**Trecho da página**
##############################

Um dos grandes debates da atualidade diz respeito aos efeitos da globalização no âmbito criminal[1]. Os crimes qualificados como transnacionais — crimes esses que não são de investigação simples e tampouco de fácil averiguação e solução penal, já que não se limitam às fronteiras dos Estados soberanos — se alastram com uma velocidade que desafia os órgãos investigativos e sancionatórios dos países.

Vivemos em uma era de mudanças no conceito de território, visto que agora nada está “dentro ou fora”. Vivemos em uma era de globalização econômica e cultural, onde se compartilham ideias, pensamentos e, sem dúvida e por desgraça também, se compartilha a criminalidade.[2]

Como refere o protagonista Phileas Fogg, no romance de Júlio Verne, A volta ao mundo em 80 dias: “A Terra diminuiu! Pois a percorremos agora dez vezes mais depressa do que há cem anos”.[3]  Desse modo, para a investigação e o combate adequado dos crimes transnacionais a cooperação jurídica internacional afigura-se imprescindível, fato que está bem sintetizado na máxima “cooperar ou falhar!” [4]

Isso faz com que modalidades de cooperação jurídica internacional mais céleres, menos burocráticas e mais eficazes, como o auxílio direto, ganhem destaque perante os demais mecanismos tradicionais de cooperação jurídica internacional na área penal.

Dito isso, partimos dos seguintes questionamentos: a paridade de armas entre acusação e defesa é respeitada na cooperação jurídica internacional penal? A normativa internacional tutela o direito de defesa?

Antes de efetuar qualquer tentativa de resposta às questões levantadas, importante referir que a relevância do tema insere-se dentro de uma noção de consolidação da visão trilateral da cooperação em matéria penal[5], em que a pessoa afetada deve ser vista como sujeito e não como objeto da cooperação, no intuito de elidir visão reducionista da cooperação jurídica internacional.

Além disso, se é certo que o propalado aumento significativo nos índices da reconhecida criminalidade transnacional tem ensejado acordos de cooperação internacional em matéria criminal com fins repressivos e sob a retórica de proteção de bens jurídicos de caráter universal, certo é também que se faz imperativo reconhecer às pessoas processadas a dignidade que lhes é inerente, estabelecendo-se, em nível internacional, a equidade de tratamento entre acusação e defesa.

Ao se reconhecer que a cooperação jurídica internacional no âmbito dos acordos internacionais é uma das maneiras que os Estados encontraram para prevenir e combater crimes mais graves e, por fim, levando em conta que a vontade de que esta cooperação deva servir também para reintegrar perpetradores, não se pode esquecer que ela terá um impacto sobre uma pessoa, um cidadão e um ser humano e não sobre um inimigo,[6] porque, caso contrário, se deslegitimaria qualquer processo penal nacional, regional ou internacional.

Em suma, o desafio consiste em aspirar que o novo Direito Penal da cooperação se estruture sobre a devida tensão das premissas de eficácia, soberania e direitos humanos.

##############################

Linhas do conjunto de dados

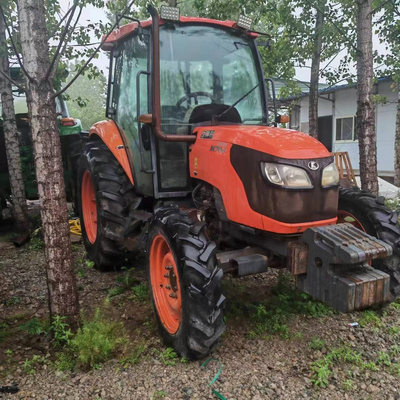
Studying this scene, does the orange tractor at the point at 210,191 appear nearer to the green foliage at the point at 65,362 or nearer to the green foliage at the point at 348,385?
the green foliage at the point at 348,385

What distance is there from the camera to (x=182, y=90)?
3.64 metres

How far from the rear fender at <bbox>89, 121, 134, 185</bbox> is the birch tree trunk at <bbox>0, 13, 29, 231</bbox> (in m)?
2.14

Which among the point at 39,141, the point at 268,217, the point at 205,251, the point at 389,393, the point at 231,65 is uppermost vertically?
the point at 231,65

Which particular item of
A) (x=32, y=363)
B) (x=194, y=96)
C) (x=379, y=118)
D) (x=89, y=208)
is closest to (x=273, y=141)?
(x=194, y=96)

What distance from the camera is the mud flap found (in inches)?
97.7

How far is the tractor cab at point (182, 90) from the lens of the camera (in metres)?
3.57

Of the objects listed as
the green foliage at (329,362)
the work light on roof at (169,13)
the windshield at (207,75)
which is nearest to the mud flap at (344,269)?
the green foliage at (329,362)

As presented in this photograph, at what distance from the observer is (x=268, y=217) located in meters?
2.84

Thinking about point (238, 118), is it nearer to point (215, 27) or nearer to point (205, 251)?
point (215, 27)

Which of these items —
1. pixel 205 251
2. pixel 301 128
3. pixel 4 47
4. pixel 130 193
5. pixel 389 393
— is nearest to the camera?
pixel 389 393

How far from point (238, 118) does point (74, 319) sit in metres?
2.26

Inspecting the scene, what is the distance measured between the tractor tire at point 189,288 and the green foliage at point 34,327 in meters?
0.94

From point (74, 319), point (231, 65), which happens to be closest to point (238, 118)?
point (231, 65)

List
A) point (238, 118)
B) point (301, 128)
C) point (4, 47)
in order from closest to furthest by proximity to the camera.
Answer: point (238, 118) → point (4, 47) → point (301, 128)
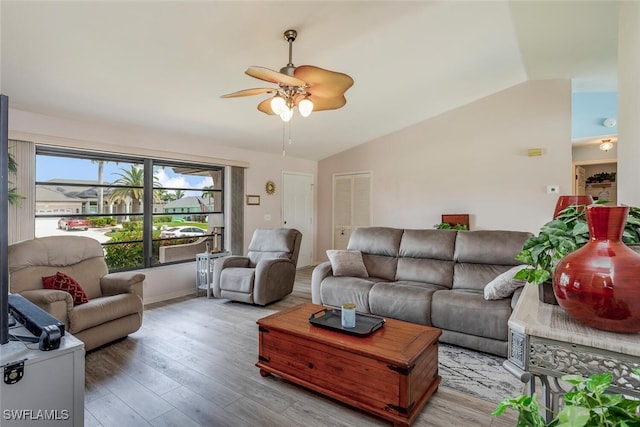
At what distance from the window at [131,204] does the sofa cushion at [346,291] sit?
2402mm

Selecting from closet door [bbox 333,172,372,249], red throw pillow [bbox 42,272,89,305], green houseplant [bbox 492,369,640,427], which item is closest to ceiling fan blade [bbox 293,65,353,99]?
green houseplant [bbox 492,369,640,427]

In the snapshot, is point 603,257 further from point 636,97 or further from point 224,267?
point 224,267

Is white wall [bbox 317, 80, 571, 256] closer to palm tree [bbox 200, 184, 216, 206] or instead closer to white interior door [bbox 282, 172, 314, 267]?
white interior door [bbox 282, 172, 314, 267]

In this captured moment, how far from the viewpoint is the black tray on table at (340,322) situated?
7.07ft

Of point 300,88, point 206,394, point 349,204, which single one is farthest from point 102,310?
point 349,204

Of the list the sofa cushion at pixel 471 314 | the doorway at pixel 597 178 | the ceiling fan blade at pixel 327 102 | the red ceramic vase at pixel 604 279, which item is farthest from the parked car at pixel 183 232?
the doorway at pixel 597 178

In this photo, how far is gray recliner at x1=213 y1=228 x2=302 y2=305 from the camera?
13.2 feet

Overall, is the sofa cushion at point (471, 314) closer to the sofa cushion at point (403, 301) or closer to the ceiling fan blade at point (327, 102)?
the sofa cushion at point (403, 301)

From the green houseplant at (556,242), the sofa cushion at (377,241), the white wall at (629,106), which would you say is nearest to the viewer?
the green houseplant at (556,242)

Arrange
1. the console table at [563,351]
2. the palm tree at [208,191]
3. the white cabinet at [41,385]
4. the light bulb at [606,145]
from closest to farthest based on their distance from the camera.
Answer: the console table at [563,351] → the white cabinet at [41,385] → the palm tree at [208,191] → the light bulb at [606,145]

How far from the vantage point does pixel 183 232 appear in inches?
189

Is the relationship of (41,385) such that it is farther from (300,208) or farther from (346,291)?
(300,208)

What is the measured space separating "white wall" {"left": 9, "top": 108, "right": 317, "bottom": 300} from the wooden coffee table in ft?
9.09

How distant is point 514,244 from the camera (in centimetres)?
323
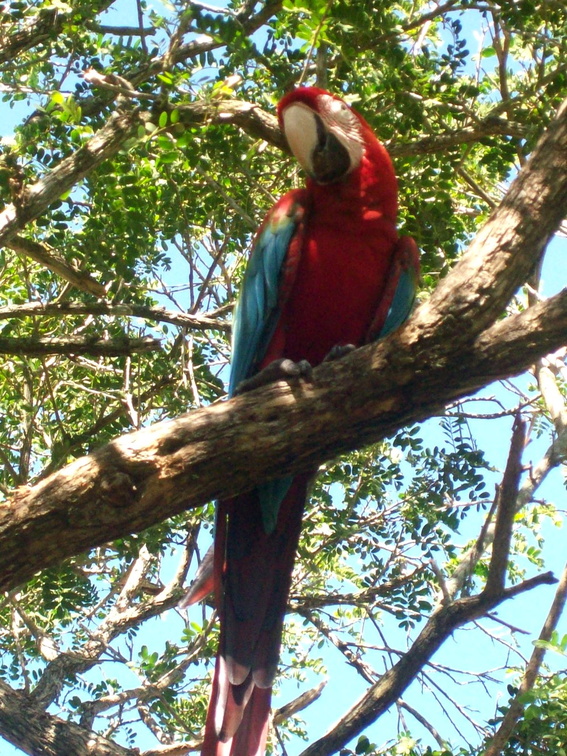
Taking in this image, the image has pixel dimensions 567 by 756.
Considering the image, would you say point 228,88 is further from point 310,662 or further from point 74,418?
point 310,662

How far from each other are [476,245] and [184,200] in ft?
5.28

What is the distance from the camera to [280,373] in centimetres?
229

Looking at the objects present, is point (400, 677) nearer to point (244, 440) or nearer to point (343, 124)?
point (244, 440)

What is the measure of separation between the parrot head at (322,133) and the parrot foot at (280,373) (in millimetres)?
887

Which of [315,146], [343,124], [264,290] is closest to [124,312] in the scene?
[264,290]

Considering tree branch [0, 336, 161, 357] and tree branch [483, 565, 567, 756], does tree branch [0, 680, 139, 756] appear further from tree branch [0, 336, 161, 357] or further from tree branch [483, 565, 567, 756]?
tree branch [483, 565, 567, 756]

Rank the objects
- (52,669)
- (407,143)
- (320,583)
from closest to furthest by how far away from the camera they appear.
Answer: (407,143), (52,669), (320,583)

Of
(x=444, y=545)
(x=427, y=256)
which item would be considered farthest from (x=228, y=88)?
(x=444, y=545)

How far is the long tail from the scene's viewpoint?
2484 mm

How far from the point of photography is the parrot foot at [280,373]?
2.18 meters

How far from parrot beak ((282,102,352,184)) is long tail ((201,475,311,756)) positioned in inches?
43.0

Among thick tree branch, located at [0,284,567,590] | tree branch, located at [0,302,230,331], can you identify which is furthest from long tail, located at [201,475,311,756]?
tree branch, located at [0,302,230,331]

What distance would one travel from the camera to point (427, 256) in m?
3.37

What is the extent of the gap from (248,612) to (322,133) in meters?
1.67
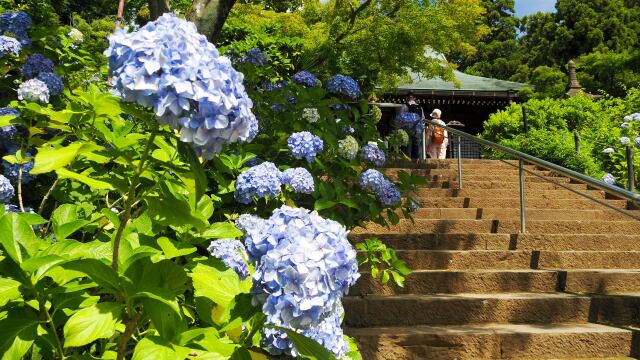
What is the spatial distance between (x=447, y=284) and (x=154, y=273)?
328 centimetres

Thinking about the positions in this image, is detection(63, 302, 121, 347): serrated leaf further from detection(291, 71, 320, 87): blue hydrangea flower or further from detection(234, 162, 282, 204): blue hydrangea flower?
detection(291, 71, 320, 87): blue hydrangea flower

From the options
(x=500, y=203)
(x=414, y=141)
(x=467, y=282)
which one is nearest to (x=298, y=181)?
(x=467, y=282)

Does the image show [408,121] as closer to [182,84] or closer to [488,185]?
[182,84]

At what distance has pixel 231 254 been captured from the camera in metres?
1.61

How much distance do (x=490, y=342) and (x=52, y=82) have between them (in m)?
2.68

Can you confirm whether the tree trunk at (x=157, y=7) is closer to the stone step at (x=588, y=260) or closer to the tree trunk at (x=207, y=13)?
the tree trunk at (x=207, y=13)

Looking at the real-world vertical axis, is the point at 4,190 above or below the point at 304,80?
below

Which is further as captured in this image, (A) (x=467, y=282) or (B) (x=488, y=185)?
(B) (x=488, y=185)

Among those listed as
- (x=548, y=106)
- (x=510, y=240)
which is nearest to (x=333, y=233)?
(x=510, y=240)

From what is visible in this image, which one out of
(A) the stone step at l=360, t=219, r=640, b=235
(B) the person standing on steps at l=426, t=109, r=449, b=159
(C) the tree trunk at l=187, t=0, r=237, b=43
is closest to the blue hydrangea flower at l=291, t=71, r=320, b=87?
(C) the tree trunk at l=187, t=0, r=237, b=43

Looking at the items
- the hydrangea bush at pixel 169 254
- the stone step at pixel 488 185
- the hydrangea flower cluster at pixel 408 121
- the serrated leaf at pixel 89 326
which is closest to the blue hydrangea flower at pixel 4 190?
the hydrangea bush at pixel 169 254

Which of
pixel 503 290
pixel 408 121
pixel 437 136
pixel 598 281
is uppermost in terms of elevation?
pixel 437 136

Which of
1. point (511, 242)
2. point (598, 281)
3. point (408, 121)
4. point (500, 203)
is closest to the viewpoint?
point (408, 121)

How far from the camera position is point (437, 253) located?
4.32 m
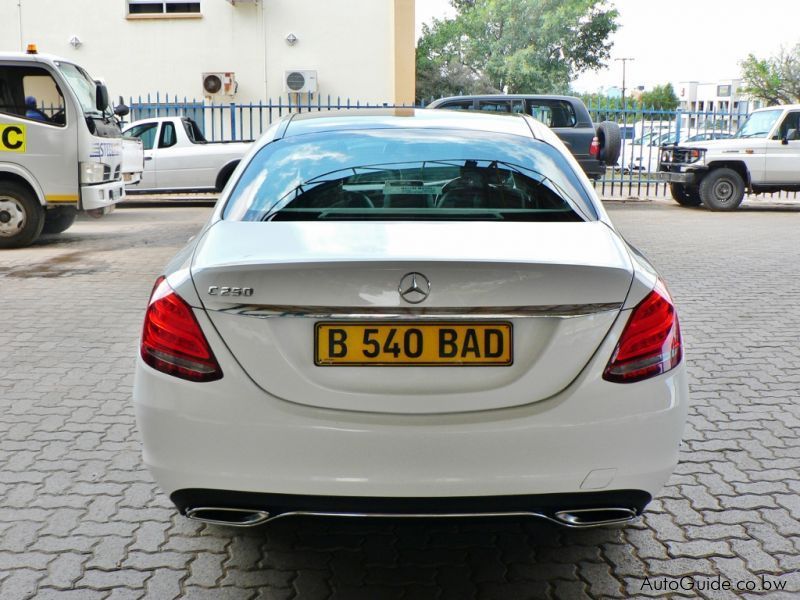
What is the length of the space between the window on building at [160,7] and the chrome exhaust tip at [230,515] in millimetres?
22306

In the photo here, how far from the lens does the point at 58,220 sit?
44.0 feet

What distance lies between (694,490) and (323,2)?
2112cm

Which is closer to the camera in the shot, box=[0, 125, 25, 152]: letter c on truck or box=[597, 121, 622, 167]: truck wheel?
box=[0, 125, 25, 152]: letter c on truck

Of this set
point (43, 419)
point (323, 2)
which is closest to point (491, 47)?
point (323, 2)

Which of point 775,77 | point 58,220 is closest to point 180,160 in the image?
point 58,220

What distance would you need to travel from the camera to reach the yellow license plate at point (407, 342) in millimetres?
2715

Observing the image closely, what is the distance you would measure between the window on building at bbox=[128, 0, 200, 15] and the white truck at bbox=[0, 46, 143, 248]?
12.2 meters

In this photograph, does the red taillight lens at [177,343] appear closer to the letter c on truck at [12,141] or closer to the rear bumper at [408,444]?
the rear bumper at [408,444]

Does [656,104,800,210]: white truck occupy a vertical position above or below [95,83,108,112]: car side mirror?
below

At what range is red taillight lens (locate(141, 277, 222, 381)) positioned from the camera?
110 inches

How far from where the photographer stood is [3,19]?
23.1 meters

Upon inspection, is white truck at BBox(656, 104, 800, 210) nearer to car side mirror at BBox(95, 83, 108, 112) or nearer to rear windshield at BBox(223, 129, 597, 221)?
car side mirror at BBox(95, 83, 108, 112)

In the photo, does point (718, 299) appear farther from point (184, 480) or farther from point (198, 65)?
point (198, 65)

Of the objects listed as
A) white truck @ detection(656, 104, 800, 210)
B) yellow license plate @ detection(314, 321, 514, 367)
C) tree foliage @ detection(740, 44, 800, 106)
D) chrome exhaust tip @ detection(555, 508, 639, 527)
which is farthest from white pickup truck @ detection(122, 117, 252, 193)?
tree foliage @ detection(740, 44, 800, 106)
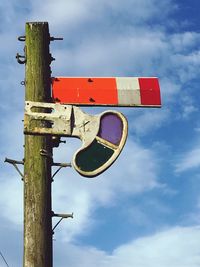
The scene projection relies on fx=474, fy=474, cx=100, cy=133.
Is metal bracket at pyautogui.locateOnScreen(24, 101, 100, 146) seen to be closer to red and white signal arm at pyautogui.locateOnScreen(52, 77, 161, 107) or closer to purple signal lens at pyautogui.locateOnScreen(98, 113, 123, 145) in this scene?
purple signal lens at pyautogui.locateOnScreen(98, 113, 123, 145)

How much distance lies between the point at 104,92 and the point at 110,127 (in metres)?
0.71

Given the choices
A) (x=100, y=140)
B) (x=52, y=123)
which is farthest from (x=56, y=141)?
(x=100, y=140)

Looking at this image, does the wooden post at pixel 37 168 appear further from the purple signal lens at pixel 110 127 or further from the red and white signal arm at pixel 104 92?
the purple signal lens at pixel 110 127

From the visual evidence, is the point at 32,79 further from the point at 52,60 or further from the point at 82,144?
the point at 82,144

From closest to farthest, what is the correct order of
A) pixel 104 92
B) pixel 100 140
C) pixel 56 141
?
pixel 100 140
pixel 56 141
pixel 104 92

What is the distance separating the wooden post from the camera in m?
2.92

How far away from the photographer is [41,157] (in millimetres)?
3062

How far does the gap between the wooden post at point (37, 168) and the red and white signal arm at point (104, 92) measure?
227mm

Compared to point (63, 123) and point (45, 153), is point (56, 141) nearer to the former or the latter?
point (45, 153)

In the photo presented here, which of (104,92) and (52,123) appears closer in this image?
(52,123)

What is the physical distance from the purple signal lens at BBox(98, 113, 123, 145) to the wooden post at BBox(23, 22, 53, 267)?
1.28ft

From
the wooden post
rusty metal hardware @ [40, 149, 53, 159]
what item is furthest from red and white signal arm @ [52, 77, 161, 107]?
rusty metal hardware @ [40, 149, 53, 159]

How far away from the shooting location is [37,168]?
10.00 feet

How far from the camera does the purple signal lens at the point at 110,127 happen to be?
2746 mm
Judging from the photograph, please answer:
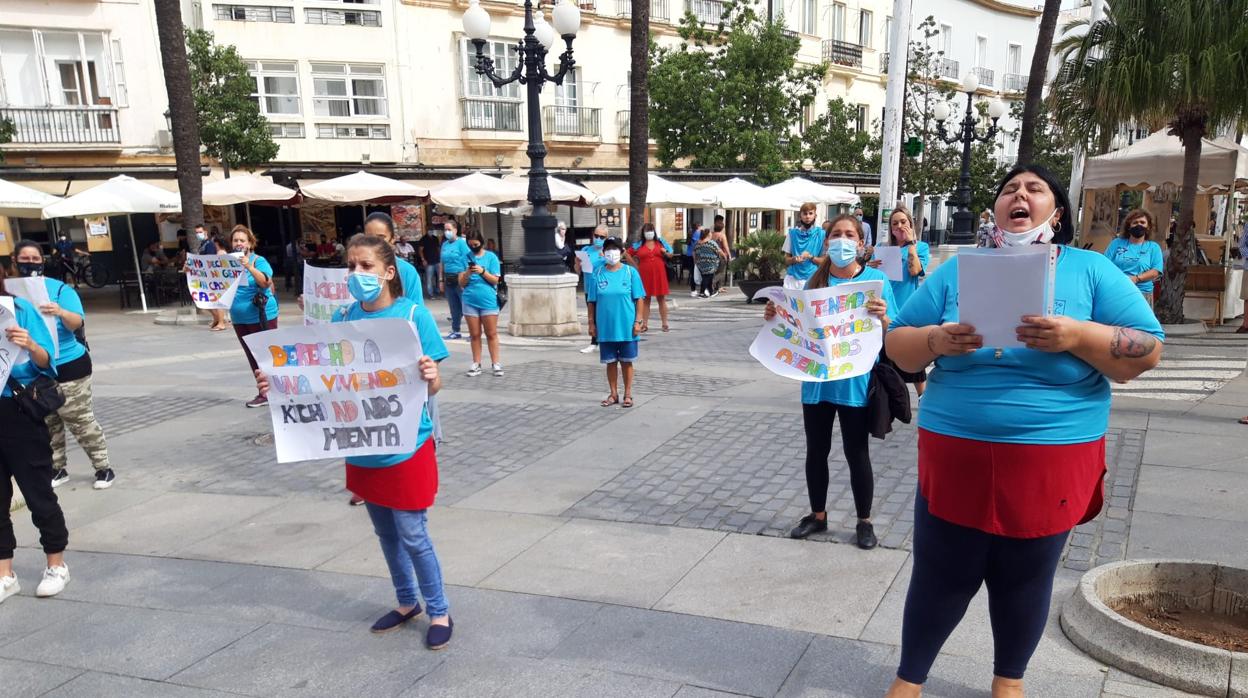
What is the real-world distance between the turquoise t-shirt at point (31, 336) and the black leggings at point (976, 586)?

##############################

**O que fazer**
Troque "paridade de armas" por "igualdade de armas" no trecho sobre cooperação penal internacional, de "Dito isso, partimos" a "direito de defesa?", e transcreva essa parte já alterada. Baseie-se somente no trecho sobre cooperação penal internacional.

**Resultado do exercício**
Dito isso, partimos dos seguintes questionamentos: a igualdade de armas entre acusação e defesa é respeitada na cooperação jurídica internacional penal? A normativa internacional tutela o direito de defesa?